◆ Tasks for this exercise:
• 1. Can you copy the records word for word, starting with the line that contains "What is the distance" and going on through the end of the records?
• 2. Can you continue the book review about growing up poor in Virginia, picking up right after its last sentence?

◆ Text to read:
Nobody Likes an Ugly Child by Olivier Dunrea
reviewed by Charlotte Delacroix
“The two best things about growing up in a poor family are: First, they have no expectations of you, except that you somehow survive. And, secondly, they may not be able to read but they are the best storytellers.” So begins one of the most provocative collections of short stories this reviewer has read in a long time. The thirteen short stories in this collection tell the painful, often hilarious, and moving trials and tribulations of growing up poor in Chickahominy Ridge, Dismal Swamp, Virginia in the 1950s.
Dunrea’s extended family of parents, brother, sisters, cousins, aunts and uncles, and hardbitten, hard loving grandparents is one of the liveliest and loving families imaginable. Whereas food and money may be in short supply stories and love never were. Dunrea’s style is straightforward, unassuming and unsentimental. Each story recalls a specific incident or time in the author’s life. Several stories are “remembered” meaning that the story being told happened before the author was born as can be seen in the poignant story titled ‘Littie Pearl.’
In ‘Littie Pearl,’ one of the family’s favorite stories to tell time and time again, Dunrea tells the heart wrenching story recalling the birth of his cousin, Littie Pearl. One hot, summer day as his parents, grandparents, and aunts worked under the broiling sun in the fields in the mid-1940s one of the aunts, Aunt Mildred, goes into labor. She is told by her father to “Mildred, honey, take a break, and go on and squat under that pecan tree and have that baby. Your Mama can help you if you need it. There’s a an old shoebox in the back of the truck that you can put the baby in. Then you get on back to work. If’n that baby’s still alive at the end of the day, you can name it, and we’ll take it home. If it dies, we’ll just bury it under the pecan tree and won’t say no more about it.” The baby lives and is named Littie Pearl.
Each story is like a pearl. Each one is a gem unto its own right. When they are strung altogether into a complete strand a lively and detailed portrait comes to light of the author’s “dirt poor” childhood and his loving, if somewhat eccentric and erratic family.

◆ The input:
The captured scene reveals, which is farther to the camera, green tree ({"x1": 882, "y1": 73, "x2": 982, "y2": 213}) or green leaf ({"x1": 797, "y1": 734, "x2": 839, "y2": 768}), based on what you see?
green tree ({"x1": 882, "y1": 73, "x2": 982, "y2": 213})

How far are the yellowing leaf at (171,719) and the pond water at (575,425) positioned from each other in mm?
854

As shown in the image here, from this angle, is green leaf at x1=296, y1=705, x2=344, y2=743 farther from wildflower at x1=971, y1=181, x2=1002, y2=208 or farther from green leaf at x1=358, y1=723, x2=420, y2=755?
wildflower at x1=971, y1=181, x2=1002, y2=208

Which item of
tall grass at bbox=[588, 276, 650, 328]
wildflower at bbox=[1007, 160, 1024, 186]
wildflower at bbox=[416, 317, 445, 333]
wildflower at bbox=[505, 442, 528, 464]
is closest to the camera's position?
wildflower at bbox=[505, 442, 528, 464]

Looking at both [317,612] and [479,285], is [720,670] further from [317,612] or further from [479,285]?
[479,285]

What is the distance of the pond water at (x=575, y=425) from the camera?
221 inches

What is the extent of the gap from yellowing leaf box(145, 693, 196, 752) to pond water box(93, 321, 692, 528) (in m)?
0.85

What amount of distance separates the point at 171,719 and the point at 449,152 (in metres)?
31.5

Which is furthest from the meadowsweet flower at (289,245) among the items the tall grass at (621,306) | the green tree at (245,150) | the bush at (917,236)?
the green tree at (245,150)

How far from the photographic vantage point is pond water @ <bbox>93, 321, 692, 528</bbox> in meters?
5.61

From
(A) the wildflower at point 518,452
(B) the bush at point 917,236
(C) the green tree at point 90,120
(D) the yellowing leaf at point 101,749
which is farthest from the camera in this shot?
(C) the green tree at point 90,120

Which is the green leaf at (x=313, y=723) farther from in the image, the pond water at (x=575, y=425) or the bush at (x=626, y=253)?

◆ Answers in order:
• 1.
What is the distance of the pond water at (x=575, y=425) from the camera?
221 inches

What is the extent of the gap from yellowing leaf box(145, 693, 196, 752) to pond water box(93, 321, 692, 528) (in m)?
0.85

What amount of distance separates the point at 171,719 and the point at 449,152 (in metres)?
31.5

Which is furthest from the meadowsweet flower at (289,245) among the items the tall grass at (621,306) | the green tree at (245,150) | the bush at (917,236)?
the green tree at (245,150)

How far from the photographic vantage point is pond water @ <bbox>93, 321, 692, 528</bbox> in meters?
5.61

From
(A) the wildflower at point 518,452
(B) the bush at point 917,236
(C) the green tree at point 90,120
(D) the yellowing leaf at point 101,749
which is farthest from the camera in this shot?
(C) the green tree at point 90,120

Which is the green leaf at (x=313, y=723) farther from in the image, the pond water at (x=575, y=425) or the bush at (x=626, y=253)?

• 2.
‘You Don’t Know You’re Poor Until Someone Tells You’ tells the story as to how the author first learns at school that he is “dirt poor” from a teacher. “Boy, you ain’t nothin’ but dirt beneath my feet and you ain’t never goin’ to be nothin’ but dirt beneath anybody’s feet.” With no hint of self pity or regret Dunrea reveals the depth of his family’s poverty. It occurs to him that it is a bit strange that the women and older girls in the family never actually sit down at the table and eat with the family. Food is served first to the men and older boys with the younger children left to scramble for whatever is leftover. It’s not until the author heads off to college that his mother reveals the secret as to why the women in the family never starved to death. “Oh, hell, son,” Mama said as we drove north on Rt. 13. “We picked and nibbled the whole time we were cooking. We were always hungry, but we weren’t starving.”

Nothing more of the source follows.